■ **What the task asks**
Please copy out each of the records below word for word, keeping every line as it stands.

■ **Records for the task**
>>>>

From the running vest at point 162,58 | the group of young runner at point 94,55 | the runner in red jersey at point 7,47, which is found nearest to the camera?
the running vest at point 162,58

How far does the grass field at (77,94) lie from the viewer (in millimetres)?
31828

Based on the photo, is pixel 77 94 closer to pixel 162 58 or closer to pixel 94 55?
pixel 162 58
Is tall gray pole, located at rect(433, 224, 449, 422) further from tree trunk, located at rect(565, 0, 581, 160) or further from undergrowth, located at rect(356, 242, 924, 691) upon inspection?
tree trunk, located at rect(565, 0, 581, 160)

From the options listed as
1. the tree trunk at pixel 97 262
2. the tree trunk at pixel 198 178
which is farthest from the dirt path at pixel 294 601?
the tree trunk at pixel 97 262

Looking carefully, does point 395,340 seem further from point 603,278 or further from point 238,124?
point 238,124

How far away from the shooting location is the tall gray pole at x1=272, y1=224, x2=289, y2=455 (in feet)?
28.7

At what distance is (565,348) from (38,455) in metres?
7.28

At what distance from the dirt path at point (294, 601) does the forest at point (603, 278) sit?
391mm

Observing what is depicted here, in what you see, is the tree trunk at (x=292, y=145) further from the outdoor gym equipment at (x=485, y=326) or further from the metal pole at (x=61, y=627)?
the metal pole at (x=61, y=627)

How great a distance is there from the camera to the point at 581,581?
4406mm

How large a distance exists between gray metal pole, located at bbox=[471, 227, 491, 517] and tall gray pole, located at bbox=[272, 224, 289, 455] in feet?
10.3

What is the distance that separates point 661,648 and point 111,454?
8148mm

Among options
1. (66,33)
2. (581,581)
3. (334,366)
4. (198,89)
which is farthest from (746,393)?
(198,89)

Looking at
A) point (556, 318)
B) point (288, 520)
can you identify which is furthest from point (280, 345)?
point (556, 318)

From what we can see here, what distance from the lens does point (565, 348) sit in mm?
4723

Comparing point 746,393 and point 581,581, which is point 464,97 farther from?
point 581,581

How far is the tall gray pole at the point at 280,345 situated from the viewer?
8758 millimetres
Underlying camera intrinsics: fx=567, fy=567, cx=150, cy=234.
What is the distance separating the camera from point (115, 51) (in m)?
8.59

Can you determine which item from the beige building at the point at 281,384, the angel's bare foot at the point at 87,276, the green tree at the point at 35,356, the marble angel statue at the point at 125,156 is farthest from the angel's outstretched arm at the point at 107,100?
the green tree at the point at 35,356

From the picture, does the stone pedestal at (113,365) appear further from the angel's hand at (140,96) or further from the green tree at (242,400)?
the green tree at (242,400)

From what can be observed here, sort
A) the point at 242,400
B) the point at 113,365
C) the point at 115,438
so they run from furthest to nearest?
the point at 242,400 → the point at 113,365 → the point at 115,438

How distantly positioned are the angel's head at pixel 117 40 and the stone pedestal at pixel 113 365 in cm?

<<<<

■ **Answer to the exercise**
From the running vest at point 162,58 | the group of young runner at point 94,55 | the runner in red jersey at point 7,47, which is found nearest to the camera?
the running vest at point 162,58

How far does the grass field at (77,94) lie from the viewer (in millimetres)?
31828

Based on the photo, is pixel 77 94 closer to pixel 162 58 or closer to pixel 94 55?
pixel 162 58
Is tall gray pole, located at rect(433, 224, 449, 422) further from tree trunk, located at rect(565, 0, 581, 160) or further from undergrowth, located at rect(356, 242, 924, 691) upon inspection?
tree trunk, located at rect(565, 0, 581, 160)

From the options listed as
1. the tree trunk at pixel 97 262
2. the tree trunk at pixel 198 178
which is farthest from the dirt path at pixel 294 601?
the tree trunk at pixel 97 262

Looking carefully, does point 395,340 seem further from point 603,278 or further from point 238,124?
point 238,124

How far away from the shooting location is the tall gray pole at x1=272, y1=224, x2=289, y2=455 (in feet)?
28.7

At what distance is (565,348) from (38,455) in metres?
7.28

At what distance from the dirt path at point (294, 601) does the forest at point (603, 278) sit?
391mm

Observing what is depicted here, in what you see, is the tree trunk at (x=292, y=145) further from the outdoor gym equipment at (x=485, y=326) or further from the metal pole at (x=61, y=627)?
the metal pole at (x=61, y=627)

How great a distance is there from the camera to the point at 581,581?
4406mm

How large a distance exists between gray metal pole, located at bbox=[471, 227, 491, 517] and tall gray pole, located at bbox=[272, 224, 289, 455] in feet?
10.3

What is the distance that separates point 661,648 and point 111,454?
8148mm

Among options
1. (66,33)
2. (581,581)
3. (334,366)
4. (198,89)
which is farthest from (746,393)?
(198,89)

Looking at
A) point (556, 318)
B) point (288, 520)
can you identify which is furthest from point (280, 345)?
point (556, 318)

From what we can see here, what distance from the lens does point (565, 348) sit in mm?
4723

Comparing point 746,393 and point 581,581, which is point 464,97 farther from?
point 581,581

How far is the tall gray pole at the point at 280,345 situated from the viewer?
8758 millimetres
Underlying camera intrinsics: fx=567, fy=567, cx=150, cy=234.
What is the distance separating the camera from point (115, 51) (in m)?
8.59

Can you determine which item from the beige building at the point at 281,384, the angel's bare foot at the point at 87,276, the green tree at the point at 35,356, the marble angel statue at the point at 125,156 is farthest from the angel's outstretched arm at the point at 107,100?
the green tree at the point at 35,356

From the picture, does the stone pedestal at (113,365) appear further from the angel's hand at (140,96) or further from the green tree at (242,400)?
the green tree at (242,400)

From what can be observed here, sort
A) the point at 242,400
B) the point at 113,365
C) the point at 115,438
so they run from furthest to nearest?
the point at 242,400 → the point at 113,365 → the point at 115,438

How distantly positioned are the angel's head at pixel 117 40 and the stone pedestal at pixel 113 365 in cm?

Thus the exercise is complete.